The works form a cycle that moves from the vital breath of the earth to its final exhalation, and ultimately, to renewal. Each piece emerges as a fragment of that continuous process of erosion and regeneration that defines both nature and human experience. Together, they invite contemplation of the balance between fragility and endurance, matter and spirit, silence and revelation.
Kantorovich leads us into a territory where matter becomes language and the handmade gesture transforms into an act of reconnection with the essential. What breathes here is not only the earth, but the possibility of returning to it — of hearing its quiet pulse once more.

Reclaiming Poetry

My most recent work draws inspiration from nature; its cycles, change, and beauty. The textures, hues, and nuances I find in the environment are incorporated into the work, it is my own way of expressing my spiritual connection to life. “Reclaiming Poetry “invites audiences to feel and explore the possibility that our existence extends far beyond the physical body and transcends materiality.

Reverse Topography

The materials I use tell a story: they have been places, the wear and tear make them valuable to me. I revive the materials and give them hope. I make the fragile strong by mending discarded remnants into vast assemblages that present the history of many who have been forgotten. I unify all the different surfaces that resemble scars and hurts from their past. I see its light. I see a new beginning, I heal through the process by transforming what already exists into what I feel it needs to become and assembling a whole new puzzle: one that is multidimensional, multi-textured, and one that combines old, new, extraordinary, and mundane.

Rewriting

The paper assemblages are used as vehicles to unite unlikely elements -old and new, natural and man-made- to create one cohesive piece representative of unity and our binding humanity. Much like paper, reality can be rewritten and reassembled; it is fluid and ever-changing. “Rewriting” invites the audience to inspect our ephemeral nature and the human ability to heal, mend, and alter reality.

UNITY


UNITY
was presented at the Instituto Cultural de México, located at the Mexican Consulate in Miami, as part of the exhibition Un Beso a Mi Tierra. It is a deeply personal installation that seeded a body of work centered on memory, transformation, and healing. The project weaves together layers of symbolism drawn from my grandmother’s history and from what Mexico has represented to my family.

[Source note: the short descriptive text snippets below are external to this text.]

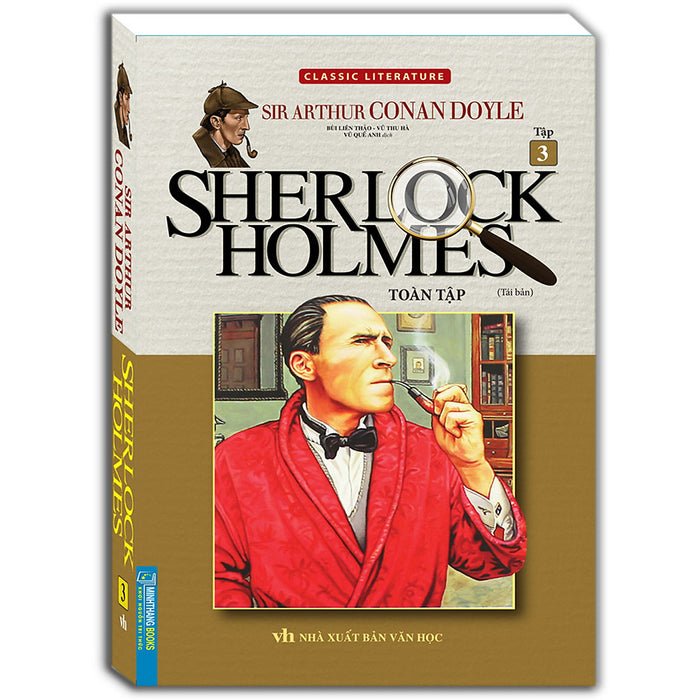 Sherlock Holmes Toàn Tập - Tập 3 (Bìa Mềm) - Tái Bản Sherlock Holmes Toàn Tập - Tập 3 (Bìa Mềm) - Tái Bản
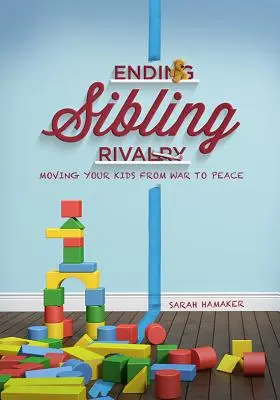 Acabar con la rivalidad entre hermanos: Pasar de la guerra a la paz - Ending Sibling Rivalry: Moving Your Kids from War to Peace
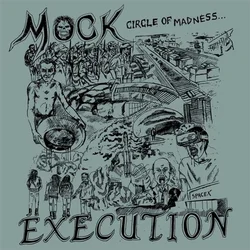 Mock Execution - Circle Of Madness (LP)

The installation features my first bronze sculpture, multiple ceramic works, and thirteen embossed paper pieces—each a reflection on ritual, intention, and continuity. These elements are interwoven with ancestral and Mayan symbolism, particularly the use of materials such as obsidian and copal, long associated with protection, purification, and spiritual healing.


In creating UNITY, I began to uncover resonances between my grandmother’s lived experience and the ancestral practices of Mexico. What began as an art installation has since expanded into an exploration of the mystical intersections between migration, ritual, and inner landscapes—threads that continue to shape my artistic practice.

ÁMATE

Ámate is an immersive art installation inspired by ancestral paper techniques, particularly the Mexican Amate paper tradition. Artist Karla Kantorovich invites visitors on a transformative journey of healing, love, and self-discovery through a contemporary interpretation of handmade paper works using locally sourced recycled materials.